The 2012–2017 contributions have been reported by October 2018 in 184 papers for the 741 included authors from 33 countries across the world, and the papers have attracted nearly 1, 300 citations, creating h-index and i10-index of 18 and 35, respectively, on Google Scholar [14]. CLEF eHealth 2012 lab workshop has resulted in 16 papers and each year CLEF eHealth 2013–2017 evaluation labs have increased this number from 31 to 35. In accordance with the CLEF eHealth mission to foster teamwork, the number of co-authors per paper has been from 1 to 15 (the mean and standard deviation of 4 and 3, respectively). In about a quarter of the papers, this co-authoring collaboration has been international, and sometimes even intercontinental.

This substantial community interest in the CLEF eHealth tasks and their resources has led to the evaluation campaign maturing and establishing its presence over the years.
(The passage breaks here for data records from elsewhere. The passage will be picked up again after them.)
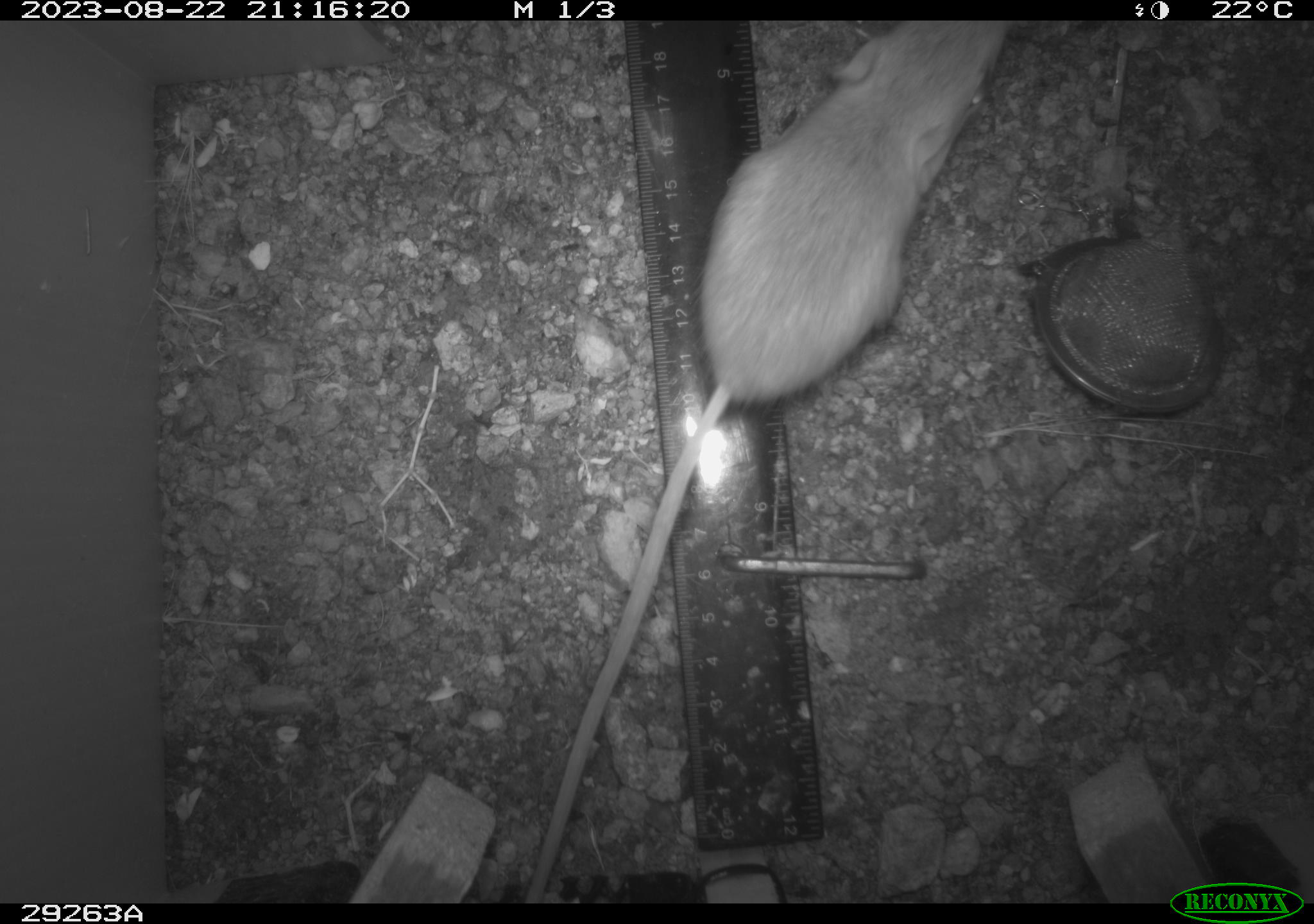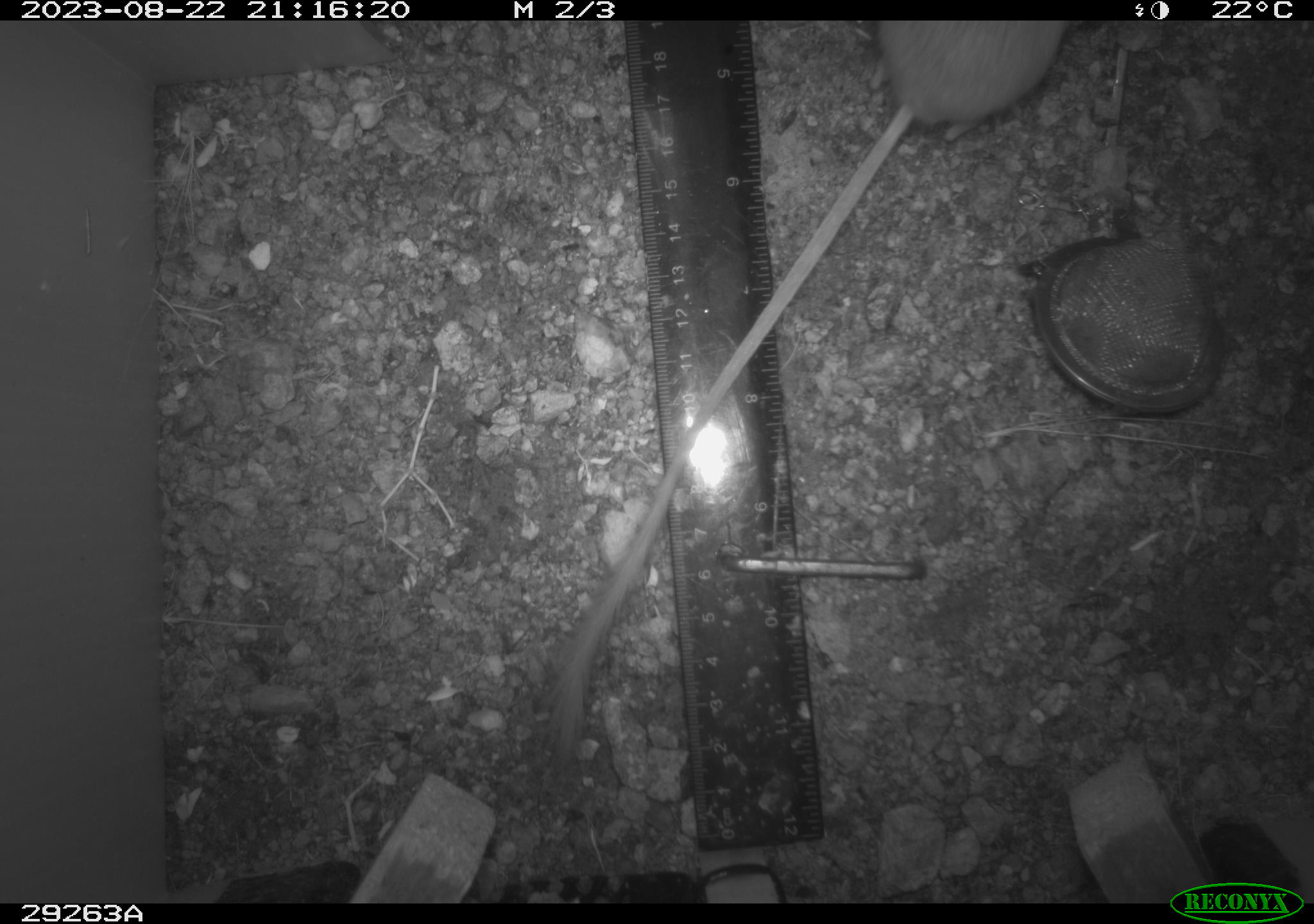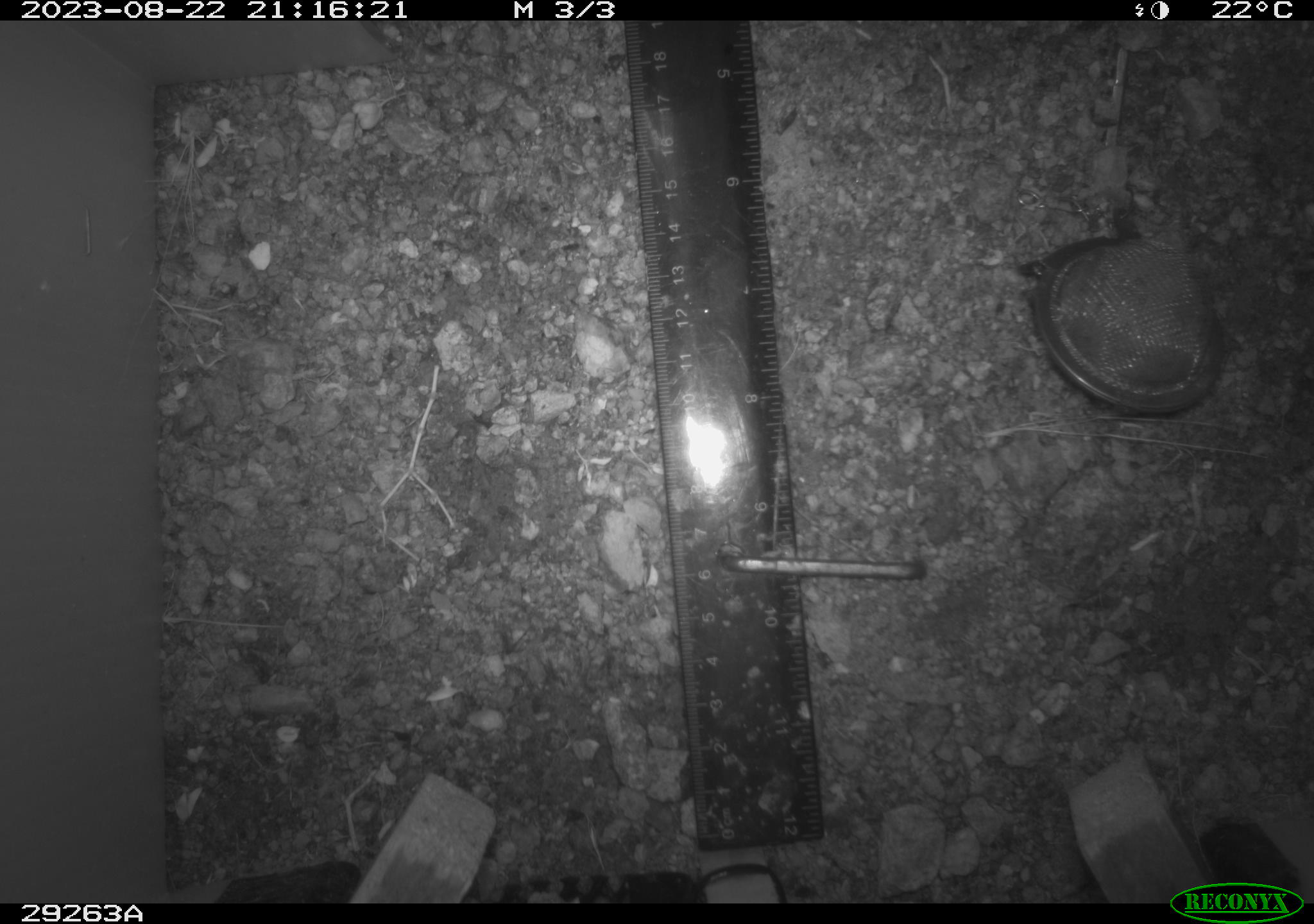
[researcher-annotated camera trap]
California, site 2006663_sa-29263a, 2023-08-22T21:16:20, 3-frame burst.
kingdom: Animalia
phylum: Chordata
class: Mammalia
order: Rodentia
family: Heteromyidae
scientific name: Heteromyidae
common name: kangaroo rats and pocket mice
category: heteromyidae family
In 2020, CLEF eHealth is one of the primary venues for all interdisciplinary actors of the ecosystem for producing, processing, and consuming eHealth information [1, 2, 6]. Its niche is addressing health information needs of laypeople—and not health care experts only—in retrieving and digesting valid and relevant eHealth information to make health-centered decisions.

3 CLEF eHealth 2020 Information Extraction and Retrieval Tasks

The 2020 CLEF eHealth Task 1 on IE, called CodiEsp supported by the Spanish National Plan for the Advancement of Language Technology (Plan TL), builds upon the five previous editions of the task in 2015–2019 [4, 5, 8, 10, 16] that have already addressed the analysis of biomedical text in English, French, Hungarian, Italian, and German. This year, the CodiEsp task, will focus on the International Classification of Diseases, the 10th Revision (ICD10) coding for clinical case data in Spanish using the Spanish version of ICD10 (CIE10).
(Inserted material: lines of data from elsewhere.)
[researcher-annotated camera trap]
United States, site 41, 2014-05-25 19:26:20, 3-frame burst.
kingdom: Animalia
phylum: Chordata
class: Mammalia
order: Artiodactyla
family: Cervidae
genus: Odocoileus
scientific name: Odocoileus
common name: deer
The CodiEsp task will explore the automatic assignment of CIE10 codes to clinical case documents in Spanish, namely of two categories: procedure and diagnosis (known as ‘Procedimiento’ and ‘Diagnostico’ in Spanish). The following three subtasks will be posed: (1) CodiEsp Diagnosis Coding will consist of automatically assigning diagnosis codes to clinical cases in Spanish. (2) CodiEsp Procedure Coding will focus on assigning procedure codes to clinical cases in Spanish. (3) CodiEsp Explainable Artificial Intelligence (AI) will evaluate the explainability/interpretability of the proposed systems, as well as their performance by requesting to return the text spans supporting the assignment of CIE10 codes.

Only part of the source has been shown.